Richard Branson will fly into space on Virgin Galactic's newly-approved rocket in nine days, beating Jeff Bezos, his brother and veteran aviator Wally Funk by about a week. Branson and Bezos have officially leveled up the bucket list for billionaire club activities. If you, too, are interested in commercial space tourism, you're not alone. In fact, if you're thinking about it only now, you're actually behind the times compared to many of the rich and famous.
In Southampton, Pennsylvania, hundreds of people — including all of Virgin Galactic's future amateur astronauts — have been training for commercial space flight at the only FAA-approved high-performance human centrifuge in the Western Hemisphere, and hundreds more are scheduled to take their turns in the coming months. The National Aerospace Training and Research Center houses that centrifuge, and it offers commercial space training programs to introduce potential space travelers to the gravitational forces they will experience on an actual flight. It also teaches them how to cope with that physical experience. Protocol sat down with NASTAR'S COO, Glenn King, to learn what it takes for the average person to prep for a trip to space.
Technically, there are no legal rules or regulations for commercial space flight. While NASA astronauts might train for two years or more for their missions, all that the FAA requires of commercial, non-governmental missions is that people are given some form of training, though that could be as little as a half-hour safety video, according to King.
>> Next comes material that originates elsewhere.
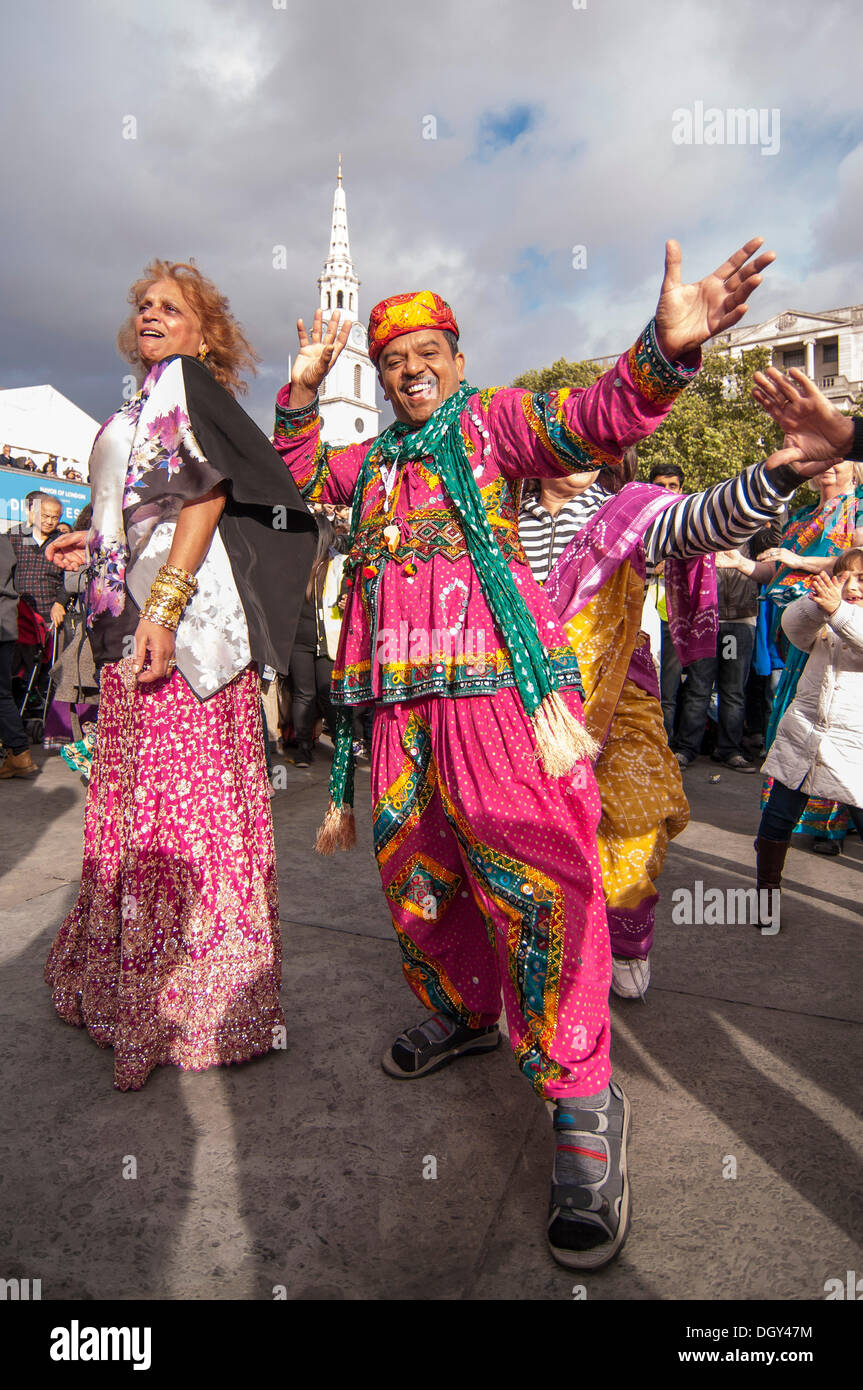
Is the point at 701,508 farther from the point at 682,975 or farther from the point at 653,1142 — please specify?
the point at 682,975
Instead, it lets the commercial companies set their own rules, which King said is the reason he expects that commercial space flight will become increasingly common in the next few years.
But while some establishments do their own training, most contract with NASTAR, which has been working with the people who will be flying with Virgin Galactic, Axiom (the company planning luxury satellite hotels), SpaceX and other companies' flights this year and years after. NASTAR just finished training SpaceX's "Inspiration4" crew, which — if it launches as planned in September — will travel on the first vehicle to orbit the Earth and visit the International Space Station with only commercial, amateur tourists on board.
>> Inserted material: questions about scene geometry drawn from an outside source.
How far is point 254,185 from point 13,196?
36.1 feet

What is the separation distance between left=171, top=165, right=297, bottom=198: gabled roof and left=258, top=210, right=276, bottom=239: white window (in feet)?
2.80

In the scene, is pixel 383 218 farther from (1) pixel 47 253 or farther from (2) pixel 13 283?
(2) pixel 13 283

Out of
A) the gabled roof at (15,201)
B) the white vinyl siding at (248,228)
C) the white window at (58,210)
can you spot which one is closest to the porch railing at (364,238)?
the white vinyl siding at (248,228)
"Our centrifuge spins around at varying [revolutions per minute] to replicate G-forces. We can program that machine to provide the exact same G-forces at the exact same requirements as the vehicles," King said.
The main difference between a space flight and an airplane ride is the "G-force," or the acceleration you feel on your body. Human bodies on Earth experience 1 G, which keeps our feet on the ground. The acceleration and angle required to break from Earth's orbit create G-forces that are many times the weight of our own bodies (3 Gs to 5 Gs, usually), an experience that can be both physically and psychologically alarming and even dangerous.
People can train for this experience by building up their body's tolerance in the centrifuge. NASTAR'S machine simulates different types of takeoffs based on the rocket in question; for people preparing for Virgin Galactic flights, for example, the centrifuge will simulate the feeling of a horizontal takeoff that slowly angles vertically (in comparison to rockets that shoot upward vertically from takeoff). The company also adds audio and visual cues that replicate what people will see and hear on their actual flight.
"The people going into space go through this training program to understand what they are going to go through. They need to understand this is not like a commercial airline flight, this is extremely different," King said. "If you've ever ridden a roller coaster at an amusement park, coming out of the bottom of the turns, just for a very short duration, you're experiencing G-forces."
Actual astronauts are often chosen in part for their extraordinary physical fitness and mental health; people with varying health levels, heart conditions or other illnesses or disabilities would usually be disqualified from consideration for space flight. In addition to its regular training, NASTAR has also developed certification programs with medical monitoring to train people with varying degrees of health problems, both to certify their safety and prepare them to manage their conditions while in space.
"I just trained people with prosthetic devices, diabetes, pacemakers — normally in the past these were all disqualifiers, but now with proper training, conditioning and monitoring, they can be safe," King said. "I have not yet run across a disqualifying factor. I just finished training a gentleman from Argentina who has had polio since he was a child."
King hopes that the medical monitoring tools will allow space companies to widen their customer base. He envisions a future where this kind of training is commonplace, and where people with the means can take suborbital flights to travel from the U.S. to Australia, or to satellite hotels in orbit like the one Axiom plans to develop. Hundreds of people — maybe even thousands in total — have already bought their tickets for when this future becomes a reality. The planned SpaceX Starship (the ship Elon Musk wants to use for Mars journeys, already under development and testing in Texas) will be so large that 100 people could easily fit inside it, according to King.
"As it becomes more commonplace and the price point gets lower and lower, more and more people will start taking these trips. People will be going from Point A to Point B on Earth in under an hour," King said.